Any claim for exemption from taxes under Section 32211 shall be made to the board in such manner as the board shall prescribe.

Forfeiture of exemption.—The authority given the State Board of Equalization in Section 24.25 of the Alcoholic Beverage Control Act (predecessor of this section) to make binding rules as to the manner of claiming an excise tax exemption extends to the whole procedure applicable to the claiming of such exemption, and by failing to comply with the provision of rule 54a (now rule 2563) of the board, requiring the filing of SBE Form 260 at the time of sale for proof of sales exported in vehicles owned by the purchaser, the taxpayer forfeited its claim of exemption, notwithstanding the fact that it furnished to the board proof of exportation upon said form prior to the hearing on the petition for redetermination of the additional tax. American Distilling Co. v. Johnson, (1955) 132 Cal.App.2d 73.

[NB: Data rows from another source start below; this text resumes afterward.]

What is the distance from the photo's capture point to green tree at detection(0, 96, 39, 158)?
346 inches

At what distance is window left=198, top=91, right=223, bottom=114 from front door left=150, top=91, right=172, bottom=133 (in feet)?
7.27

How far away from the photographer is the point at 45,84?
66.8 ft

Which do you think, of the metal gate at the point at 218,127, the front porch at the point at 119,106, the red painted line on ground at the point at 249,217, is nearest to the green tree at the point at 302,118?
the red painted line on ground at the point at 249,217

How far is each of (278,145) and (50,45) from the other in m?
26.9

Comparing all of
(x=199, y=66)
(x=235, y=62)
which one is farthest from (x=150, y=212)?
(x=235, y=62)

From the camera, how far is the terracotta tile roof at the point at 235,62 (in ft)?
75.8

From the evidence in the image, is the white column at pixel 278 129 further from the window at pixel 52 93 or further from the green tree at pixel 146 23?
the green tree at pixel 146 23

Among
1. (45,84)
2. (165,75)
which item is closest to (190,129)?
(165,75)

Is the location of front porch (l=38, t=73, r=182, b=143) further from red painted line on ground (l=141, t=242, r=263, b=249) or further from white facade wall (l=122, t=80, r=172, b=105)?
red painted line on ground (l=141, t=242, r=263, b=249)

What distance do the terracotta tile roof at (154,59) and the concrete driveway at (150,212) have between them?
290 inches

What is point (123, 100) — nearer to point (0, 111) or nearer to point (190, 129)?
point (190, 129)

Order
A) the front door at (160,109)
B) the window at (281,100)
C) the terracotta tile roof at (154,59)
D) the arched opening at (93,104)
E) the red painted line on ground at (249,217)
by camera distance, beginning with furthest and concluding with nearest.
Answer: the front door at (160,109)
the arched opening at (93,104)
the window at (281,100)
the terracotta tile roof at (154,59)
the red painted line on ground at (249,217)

32213. Sales to passenger common carriers exempt. Whenever distilled spirits are sold by manufacturers, rectifiers, importers, or wholesalers to common carriers engaged in interstate or foreign passenger service for use or sale by the carriers partly within the State and partly without the State on board boats, trains, or airplanes, or to persons licensed to sell distilled spirits on board such boats, trains, or airplanes, the tax shall not be levied on the sales made by manufacturers, rectifiers, importers, or wholesalers.

Back to top


32214. Credit; use in food products. If taxes have been paid on distilled spirits sold to a person who holds a permit and identification number authorizing the filing of a claim for drawback of federal distilled spirits excise taxes under the Federal Non-Beverage Drawback Regulations and the distilled spirits have been used in the manufacture of food products, the taxpayer may claim and shall be allowed credit with respect to the taxes in any report or return made under this part.

History.—Added by Stats. 1963, p. 2295, in effect September 20, 1963.